[Records of spatial reasoning questions]

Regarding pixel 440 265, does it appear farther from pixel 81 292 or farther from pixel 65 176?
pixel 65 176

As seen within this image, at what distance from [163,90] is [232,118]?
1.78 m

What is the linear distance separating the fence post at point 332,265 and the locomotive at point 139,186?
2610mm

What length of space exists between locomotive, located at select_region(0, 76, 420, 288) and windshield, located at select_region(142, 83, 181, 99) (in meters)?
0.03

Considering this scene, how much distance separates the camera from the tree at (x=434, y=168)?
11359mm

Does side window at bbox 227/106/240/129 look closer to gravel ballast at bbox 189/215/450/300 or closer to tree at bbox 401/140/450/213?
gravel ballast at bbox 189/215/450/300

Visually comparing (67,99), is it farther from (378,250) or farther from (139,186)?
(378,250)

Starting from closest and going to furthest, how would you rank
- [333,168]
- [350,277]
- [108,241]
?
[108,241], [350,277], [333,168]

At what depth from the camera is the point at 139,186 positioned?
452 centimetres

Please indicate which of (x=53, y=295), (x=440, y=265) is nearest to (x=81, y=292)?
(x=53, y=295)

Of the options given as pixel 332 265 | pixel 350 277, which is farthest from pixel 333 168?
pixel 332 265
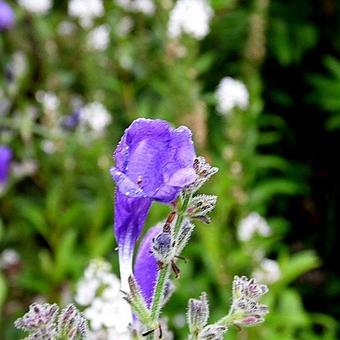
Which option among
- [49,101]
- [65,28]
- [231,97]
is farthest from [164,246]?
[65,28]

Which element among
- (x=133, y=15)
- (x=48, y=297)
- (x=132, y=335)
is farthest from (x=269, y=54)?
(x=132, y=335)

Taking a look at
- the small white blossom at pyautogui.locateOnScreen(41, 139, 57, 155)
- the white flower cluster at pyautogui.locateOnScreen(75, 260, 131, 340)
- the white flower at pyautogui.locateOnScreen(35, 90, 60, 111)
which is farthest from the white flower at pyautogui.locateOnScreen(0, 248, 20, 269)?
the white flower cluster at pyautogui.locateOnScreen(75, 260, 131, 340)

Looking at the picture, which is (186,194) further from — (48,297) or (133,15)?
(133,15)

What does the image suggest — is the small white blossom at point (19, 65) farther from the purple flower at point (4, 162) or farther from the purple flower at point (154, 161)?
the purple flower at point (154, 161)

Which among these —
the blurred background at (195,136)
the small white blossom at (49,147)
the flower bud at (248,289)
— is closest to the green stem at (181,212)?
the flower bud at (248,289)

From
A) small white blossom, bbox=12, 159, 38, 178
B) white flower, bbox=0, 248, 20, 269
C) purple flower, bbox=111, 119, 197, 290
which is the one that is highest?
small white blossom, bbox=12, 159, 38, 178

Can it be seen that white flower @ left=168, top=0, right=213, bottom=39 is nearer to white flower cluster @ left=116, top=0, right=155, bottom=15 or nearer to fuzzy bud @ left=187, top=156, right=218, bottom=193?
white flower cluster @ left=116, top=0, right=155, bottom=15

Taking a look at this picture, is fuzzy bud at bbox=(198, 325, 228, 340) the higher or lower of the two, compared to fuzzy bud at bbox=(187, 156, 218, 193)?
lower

--

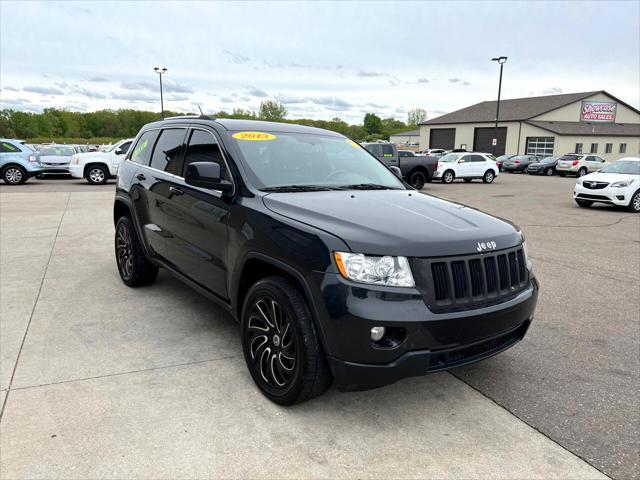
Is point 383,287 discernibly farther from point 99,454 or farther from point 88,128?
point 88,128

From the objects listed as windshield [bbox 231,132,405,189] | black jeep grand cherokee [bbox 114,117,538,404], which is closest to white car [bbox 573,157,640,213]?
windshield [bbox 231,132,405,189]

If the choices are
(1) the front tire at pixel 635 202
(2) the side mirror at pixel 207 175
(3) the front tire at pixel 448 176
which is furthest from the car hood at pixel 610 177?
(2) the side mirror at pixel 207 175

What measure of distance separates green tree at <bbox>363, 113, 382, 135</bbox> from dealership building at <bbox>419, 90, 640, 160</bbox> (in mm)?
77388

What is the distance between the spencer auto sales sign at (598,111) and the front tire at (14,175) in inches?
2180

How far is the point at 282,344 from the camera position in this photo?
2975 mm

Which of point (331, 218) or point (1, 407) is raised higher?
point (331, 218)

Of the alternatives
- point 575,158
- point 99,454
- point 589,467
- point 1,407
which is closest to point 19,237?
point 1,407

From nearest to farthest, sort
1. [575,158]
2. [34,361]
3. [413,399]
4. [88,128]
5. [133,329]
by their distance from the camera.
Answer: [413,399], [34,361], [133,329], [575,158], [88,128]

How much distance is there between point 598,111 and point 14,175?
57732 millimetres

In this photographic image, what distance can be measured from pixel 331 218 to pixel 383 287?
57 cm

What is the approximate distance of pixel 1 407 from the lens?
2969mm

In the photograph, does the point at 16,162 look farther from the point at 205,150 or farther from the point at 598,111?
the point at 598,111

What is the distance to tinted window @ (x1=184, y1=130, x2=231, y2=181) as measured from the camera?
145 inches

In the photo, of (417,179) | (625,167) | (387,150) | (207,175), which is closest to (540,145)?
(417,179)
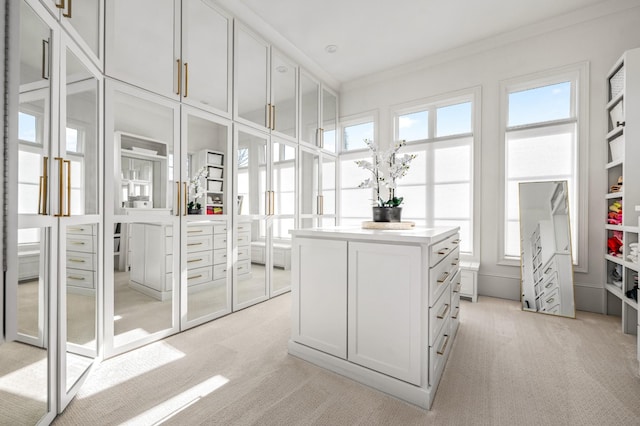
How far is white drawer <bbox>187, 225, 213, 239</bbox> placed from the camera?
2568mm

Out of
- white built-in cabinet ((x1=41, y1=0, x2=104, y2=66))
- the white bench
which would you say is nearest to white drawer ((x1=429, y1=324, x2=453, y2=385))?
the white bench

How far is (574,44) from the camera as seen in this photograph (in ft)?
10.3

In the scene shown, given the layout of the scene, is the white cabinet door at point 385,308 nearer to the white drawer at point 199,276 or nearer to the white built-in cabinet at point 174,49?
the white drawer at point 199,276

* * *

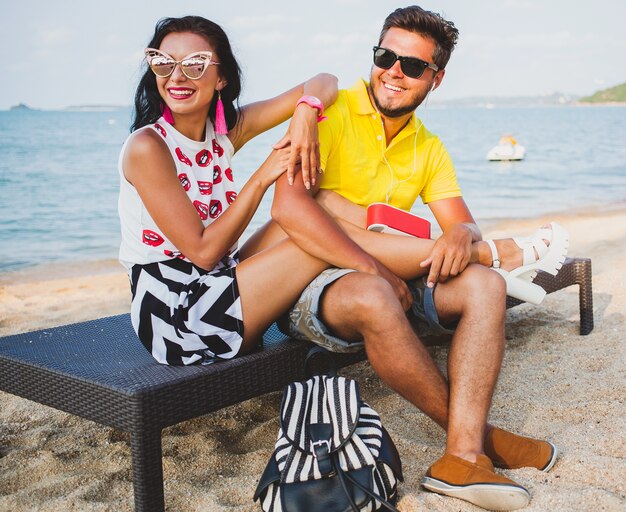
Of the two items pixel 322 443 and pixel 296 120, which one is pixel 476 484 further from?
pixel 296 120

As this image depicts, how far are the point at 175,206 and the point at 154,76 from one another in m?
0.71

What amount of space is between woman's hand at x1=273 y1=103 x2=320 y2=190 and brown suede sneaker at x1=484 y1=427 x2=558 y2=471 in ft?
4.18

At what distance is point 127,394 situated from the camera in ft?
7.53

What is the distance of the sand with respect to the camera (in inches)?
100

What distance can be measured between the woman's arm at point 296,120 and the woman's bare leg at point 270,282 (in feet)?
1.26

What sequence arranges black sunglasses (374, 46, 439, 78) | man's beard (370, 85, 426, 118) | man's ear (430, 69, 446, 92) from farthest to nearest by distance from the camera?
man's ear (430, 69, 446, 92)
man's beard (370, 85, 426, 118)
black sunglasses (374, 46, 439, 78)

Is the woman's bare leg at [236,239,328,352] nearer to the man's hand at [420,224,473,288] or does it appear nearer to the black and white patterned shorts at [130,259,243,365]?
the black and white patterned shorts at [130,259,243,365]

■ Task prompt
Please copy the records above word for word, everything from the line containing "Regarding pixel 440" down to the line containing "452 centimetres", with both of those lines included.

■ Complete output
Regarding pixel 440 265, does it appear farther from pixel 81 292 or farther from pixel 65 176?
pixel 65 176

As seen within this image, at what distance from [163,90] is [232,118]?
1.78 m

What is the linear distance separating the fence post at point 332,265 and the locomotive at point 139,186?
2610mm

What length of space exists between locomotive, located at select_region(0, 76, 420, 288) and windshield, located at select_region(142, 83, 181, 99) (in meters)?
0.03

Considering this scene, how much distance separates the camera from the tree at (x=434, y=168)?
11359mm

Does side window at bbox 227/106/240/129 look closer to gravel ballast at bbox 189/215/450/300 or closer to tree at bbox 401/140/450/213?
gravel ballast at bbox 189/215/450/300

Visually comparing (67,99), is it farther from (378,250) or farther from (139,186)?
(378,250)

Starting from closest and going to furthest, how would you rank
- [333,168]
- [350,277]
- [108,241]
?
[108,241], [350,277], [333,168]

At what depth from the camera is the point at 139,186 positioned?
452 centimetres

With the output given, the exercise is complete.